Your task
Starting at the first line of the data below, write out each line exactly until you reach the line containing "Vietnam;Lao, site loc_0812, 2019-03-14", and include that line too.
*** Opening of Records for the task ***
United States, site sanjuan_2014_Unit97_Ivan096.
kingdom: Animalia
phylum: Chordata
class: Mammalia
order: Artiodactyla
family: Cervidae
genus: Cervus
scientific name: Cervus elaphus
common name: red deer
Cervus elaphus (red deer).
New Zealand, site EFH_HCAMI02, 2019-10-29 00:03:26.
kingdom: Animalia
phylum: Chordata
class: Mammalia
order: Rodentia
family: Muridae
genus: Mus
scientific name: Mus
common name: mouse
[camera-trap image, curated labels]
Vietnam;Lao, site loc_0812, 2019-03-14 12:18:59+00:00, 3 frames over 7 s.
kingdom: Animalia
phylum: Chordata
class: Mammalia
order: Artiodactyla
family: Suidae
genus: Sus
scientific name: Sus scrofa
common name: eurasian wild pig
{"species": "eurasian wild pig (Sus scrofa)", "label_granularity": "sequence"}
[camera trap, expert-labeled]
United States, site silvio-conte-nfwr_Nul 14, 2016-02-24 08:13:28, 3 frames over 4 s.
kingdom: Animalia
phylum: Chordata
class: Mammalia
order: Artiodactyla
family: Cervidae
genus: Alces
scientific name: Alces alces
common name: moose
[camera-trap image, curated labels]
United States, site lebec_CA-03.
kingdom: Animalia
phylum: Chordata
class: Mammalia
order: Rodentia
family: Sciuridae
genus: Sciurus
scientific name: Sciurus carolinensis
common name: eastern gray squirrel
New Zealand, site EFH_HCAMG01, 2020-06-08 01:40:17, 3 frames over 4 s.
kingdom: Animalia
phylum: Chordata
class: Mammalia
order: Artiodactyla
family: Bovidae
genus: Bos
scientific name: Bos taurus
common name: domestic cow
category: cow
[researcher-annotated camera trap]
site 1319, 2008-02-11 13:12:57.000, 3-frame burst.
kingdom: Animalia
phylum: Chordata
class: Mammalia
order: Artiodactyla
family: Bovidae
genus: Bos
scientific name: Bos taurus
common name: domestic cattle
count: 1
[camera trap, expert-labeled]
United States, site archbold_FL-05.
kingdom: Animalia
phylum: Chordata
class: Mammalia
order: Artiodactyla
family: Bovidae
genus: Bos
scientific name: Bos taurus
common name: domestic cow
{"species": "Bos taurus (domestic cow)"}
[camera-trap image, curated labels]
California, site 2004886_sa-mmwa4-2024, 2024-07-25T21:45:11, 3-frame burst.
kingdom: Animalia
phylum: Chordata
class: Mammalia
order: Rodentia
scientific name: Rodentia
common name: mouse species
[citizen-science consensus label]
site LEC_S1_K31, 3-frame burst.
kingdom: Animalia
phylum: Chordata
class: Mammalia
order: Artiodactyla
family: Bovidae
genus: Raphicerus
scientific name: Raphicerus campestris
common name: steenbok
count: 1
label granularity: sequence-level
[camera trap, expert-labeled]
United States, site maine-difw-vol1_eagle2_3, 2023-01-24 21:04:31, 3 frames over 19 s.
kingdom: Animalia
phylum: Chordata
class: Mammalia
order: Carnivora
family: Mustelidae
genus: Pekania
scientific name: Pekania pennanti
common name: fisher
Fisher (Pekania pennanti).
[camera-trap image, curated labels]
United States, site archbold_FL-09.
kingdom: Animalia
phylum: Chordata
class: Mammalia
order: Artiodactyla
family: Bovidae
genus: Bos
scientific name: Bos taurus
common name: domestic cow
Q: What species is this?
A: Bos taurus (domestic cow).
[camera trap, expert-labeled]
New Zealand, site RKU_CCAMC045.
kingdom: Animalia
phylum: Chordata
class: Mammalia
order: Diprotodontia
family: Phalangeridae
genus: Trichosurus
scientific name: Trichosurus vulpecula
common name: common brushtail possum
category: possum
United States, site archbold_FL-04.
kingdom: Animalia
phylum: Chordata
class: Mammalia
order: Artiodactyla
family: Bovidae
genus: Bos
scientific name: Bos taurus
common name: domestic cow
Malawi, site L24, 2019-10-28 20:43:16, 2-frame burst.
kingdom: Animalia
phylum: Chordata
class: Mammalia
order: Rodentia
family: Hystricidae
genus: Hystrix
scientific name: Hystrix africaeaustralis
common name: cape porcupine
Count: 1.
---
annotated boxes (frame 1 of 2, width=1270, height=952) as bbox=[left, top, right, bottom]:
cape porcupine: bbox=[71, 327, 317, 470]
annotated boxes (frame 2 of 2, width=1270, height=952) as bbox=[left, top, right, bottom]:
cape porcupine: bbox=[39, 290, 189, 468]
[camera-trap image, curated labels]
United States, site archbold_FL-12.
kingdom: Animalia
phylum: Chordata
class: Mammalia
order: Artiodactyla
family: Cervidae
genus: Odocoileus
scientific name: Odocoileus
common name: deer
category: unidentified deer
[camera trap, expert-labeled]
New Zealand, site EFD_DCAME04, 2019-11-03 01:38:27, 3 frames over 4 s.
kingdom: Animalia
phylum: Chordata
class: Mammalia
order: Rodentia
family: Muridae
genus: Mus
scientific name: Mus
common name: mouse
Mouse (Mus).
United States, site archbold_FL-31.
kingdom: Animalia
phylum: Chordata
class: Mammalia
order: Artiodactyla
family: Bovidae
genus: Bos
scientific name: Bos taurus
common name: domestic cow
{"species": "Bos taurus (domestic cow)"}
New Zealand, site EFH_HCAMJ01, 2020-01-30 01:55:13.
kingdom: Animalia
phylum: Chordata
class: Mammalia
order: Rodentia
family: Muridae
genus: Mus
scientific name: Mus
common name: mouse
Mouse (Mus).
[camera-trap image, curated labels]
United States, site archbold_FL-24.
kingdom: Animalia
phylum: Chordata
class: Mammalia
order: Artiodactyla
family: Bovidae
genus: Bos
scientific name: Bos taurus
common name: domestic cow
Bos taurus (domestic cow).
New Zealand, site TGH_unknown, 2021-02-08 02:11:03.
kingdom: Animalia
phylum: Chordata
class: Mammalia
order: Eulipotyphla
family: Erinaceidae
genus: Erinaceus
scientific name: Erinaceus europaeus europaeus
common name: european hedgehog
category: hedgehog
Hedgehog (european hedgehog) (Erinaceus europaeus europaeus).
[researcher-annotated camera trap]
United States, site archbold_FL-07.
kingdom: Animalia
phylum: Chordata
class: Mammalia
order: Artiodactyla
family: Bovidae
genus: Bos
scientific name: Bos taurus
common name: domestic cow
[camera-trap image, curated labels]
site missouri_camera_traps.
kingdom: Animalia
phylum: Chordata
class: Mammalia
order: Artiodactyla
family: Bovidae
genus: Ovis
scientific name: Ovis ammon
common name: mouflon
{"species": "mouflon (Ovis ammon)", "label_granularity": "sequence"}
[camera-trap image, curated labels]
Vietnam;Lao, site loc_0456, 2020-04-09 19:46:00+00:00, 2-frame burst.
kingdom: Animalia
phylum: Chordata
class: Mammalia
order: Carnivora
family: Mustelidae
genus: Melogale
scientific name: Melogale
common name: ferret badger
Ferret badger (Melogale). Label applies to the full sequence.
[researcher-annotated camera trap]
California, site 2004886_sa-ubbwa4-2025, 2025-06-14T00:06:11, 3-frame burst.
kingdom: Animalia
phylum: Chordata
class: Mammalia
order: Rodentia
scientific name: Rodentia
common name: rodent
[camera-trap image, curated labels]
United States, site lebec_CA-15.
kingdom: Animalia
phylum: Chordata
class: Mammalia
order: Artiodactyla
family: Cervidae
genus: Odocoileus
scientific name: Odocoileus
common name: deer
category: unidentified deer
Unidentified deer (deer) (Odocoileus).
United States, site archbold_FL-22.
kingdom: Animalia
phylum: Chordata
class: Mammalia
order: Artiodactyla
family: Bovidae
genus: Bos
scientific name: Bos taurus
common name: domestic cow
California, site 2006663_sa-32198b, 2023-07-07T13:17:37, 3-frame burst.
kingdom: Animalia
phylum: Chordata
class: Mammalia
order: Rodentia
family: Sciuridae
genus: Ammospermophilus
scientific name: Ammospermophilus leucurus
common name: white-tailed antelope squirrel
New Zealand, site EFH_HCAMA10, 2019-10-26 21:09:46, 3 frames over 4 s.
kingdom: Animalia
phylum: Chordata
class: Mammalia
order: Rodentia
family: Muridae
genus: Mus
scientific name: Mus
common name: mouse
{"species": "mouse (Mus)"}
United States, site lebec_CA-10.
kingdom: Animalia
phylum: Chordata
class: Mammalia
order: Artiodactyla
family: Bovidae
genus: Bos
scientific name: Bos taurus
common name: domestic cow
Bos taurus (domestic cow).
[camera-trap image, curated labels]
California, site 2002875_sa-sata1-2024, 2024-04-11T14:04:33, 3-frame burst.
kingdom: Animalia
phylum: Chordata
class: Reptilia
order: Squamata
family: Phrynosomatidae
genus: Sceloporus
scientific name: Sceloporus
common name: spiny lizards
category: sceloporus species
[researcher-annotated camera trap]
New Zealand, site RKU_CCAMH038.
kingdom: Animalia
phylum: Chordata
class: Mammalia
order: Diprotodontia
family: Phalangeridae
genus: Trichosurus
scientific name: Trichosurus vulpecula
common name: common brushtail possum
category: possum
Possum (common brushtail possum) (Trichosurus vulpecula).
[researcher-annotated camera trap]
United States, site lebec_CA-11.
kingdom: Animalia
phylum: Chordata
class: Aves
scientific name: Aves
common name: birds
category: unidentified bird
*** Close of Records for the task ***
Expected answer
United States, site sanjuan_2014_Unit97_Ivan096.
kingdom: Animalia
phylum: Chordata
class: Mammalia
order: Artiodactyla
family: Cervidae
genus: Cervus
scientific name: Cervus elaphus
common name: red deer
Cervus elaphus (red deer).
New Zealand, site EFH_HCAMI02, 2019-10-29 00:03:26.
kingdom: Animalia
phylum: Chordata
class: Mammalia
order: Rodentia
family: Muridae
genus: Mus
scientific name: Mus
common name: mouse
[camera-trap image, curated labels]
Vietnam;Lao, site loc_0812, 2019-03-14 12:18:59+00:00, 3 frames over 7 s.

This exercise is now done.